Situé en Silésie, au sud de l'Oder et à 60 kilomètres de Breslau, près de la ville portant le même nom (Rogosnica, en polonais), le KL Gross Rosen est d'abord un Kommando de Sachsenhausen. Ouvert en août 1940, il devient un camp autonome à l'automne 1941 avec ses propres Kommandos de travail.
Le KL Gross Rosen est un camp de concentration de la seconde génération, celle de l'expansion territoriale du Reich vers l'Est. Les facteurs économiques sont à l'origine de son accession au statut de camp autonome : l'aggravation des bombardements alliés sur le Reich nécessite le transfert en Basse Silésie d'usines d'armement menacées par les bombes. Il faut désormais fournir de la main-d'œuvre à ces usines. Le KL Gross Rosen, prévu pour un effectif de 15 à 20 000 détenus, doit constituer ce réservoir de main-d'œuvre.

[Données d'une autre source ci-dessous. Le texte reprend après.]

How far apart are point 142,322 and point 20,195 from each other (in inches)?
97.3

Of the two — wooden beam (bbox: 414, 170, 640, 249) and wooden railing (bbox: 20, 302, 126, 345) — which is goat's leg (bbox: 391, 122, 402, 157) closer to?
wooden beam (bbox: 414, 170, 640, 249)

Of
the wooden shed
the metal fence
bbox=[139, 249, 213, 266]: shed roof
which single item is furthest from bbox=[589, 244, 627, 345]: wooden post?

L'originalité du KL Gross Rosen réside dans la présence, sur la place d'appel, d'un campanile supportant une cloche qui rythme la vie des détenus. Nombre de témoignages évoquent l'aspect monotone du camp, illustré par ses vingt-deux blocs identiques et alignés jusqu'au crématoire. Les détenus sont astreints au travail forcé dans les carrières voisines du camp, particulièrement meurtrières, mais aussi dans des Kommandos intérieurs comme Siemens, Blaupunkt, Wetterstelle ou la filature ; ou encore, à l'extérieur, dans les Kommandos de Kamenz, Aslau, Gassen ou Gross Koschen.

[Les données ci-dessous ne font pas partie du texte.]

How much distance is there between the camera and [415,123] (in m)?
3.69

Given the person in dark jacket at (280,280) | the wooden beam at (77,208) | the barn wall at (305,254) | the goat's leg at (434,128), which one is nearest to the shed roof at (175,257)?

Au départ, le KL Gross Rosen est destiné aux déportés polonais. Puis des prisonniers de guerre soviétiques y sont envoyés, ainsi qu'après l'abrogation de la procédure « Nacht und Nebel »[1] des Français de zone occupée et du Nord-Pas-de-Calais, ainsi que des Belges extraits des prisons allemandes où ils étaient détenus. Les prisonniers « NN » y sont internés dans les blocs 9 et 10, qui peuvent contenir jusqu'à 1 000 détenus chacun. Ils subissent des conditions effrayantes de manque d'hygiène et d'épuisement qui conduisent rapidement à la mort. Les déportés « NN » du Nord-Pas-de-Calais, arrivés pour la plupart par le transport du 30 octobre 1944 en provenance du Zuchthaus Gross Strehlitz, ont payé un lourd tribut dans ce camp, puisque près de 50% sont décédés avant son évacuation en février 1945. On signalera aussi l'immatriculation au camp d'au moins 162 Français arrêtés sur le territoire du Reich.[2]

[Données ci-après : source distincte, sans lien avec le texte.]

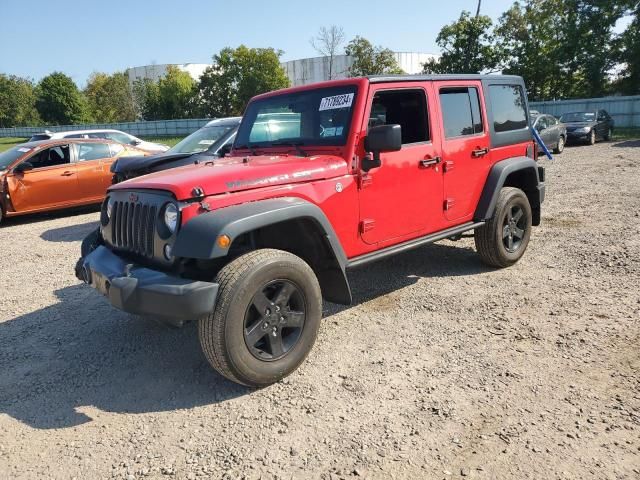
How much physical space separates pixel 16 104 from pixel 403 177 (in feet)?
257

La mortalité est très élevée au KL Gross Rosen. Le crématoire construit en 1941 est remplacé en 1943 par des fours à quatre chambres et à grand rendement. Sur les 200 000 personnes qui ont séjourné au camp, on estime que 40 000 y ont trouvé la mort.
Quelques mois avant la fin de la guerre, des déportés transférés d'autres camps transitent par Gross Rosen. Ce sont en particulier les détenus des camps de l'Est, comme Auschwitz, évacués face à l'avance de l'Armée Rouge. La surpopulation entraîne la propagation d'une épidémie de typhus et, entre le 8 février et le 23 mars 1945, le camp doit être à son tour évacué vers les KL Buchenwald, Flossenbürg, Dachau et surtout Dora et ses Kommandos dont la Boelke Kaserne à Nordhausen. Plus de 30 000 détenus sont ainsi embarqués dans des trains découverts, conditions entraînant une effroyable hécatombe. Le 5 mai 1945, les troupes soviétiques entrées dans le camp ne trouvent que quelques survivants.
Equipe du Livre-Mémorial
[1] Voir la notice sur cette procédure en introduction du Livre-Mémorial.
[2] Sur cette question, se référer à la notice sur les Français arrêtés sur le territoire du Reich et déportés, en introduction du Livre-Mémorial.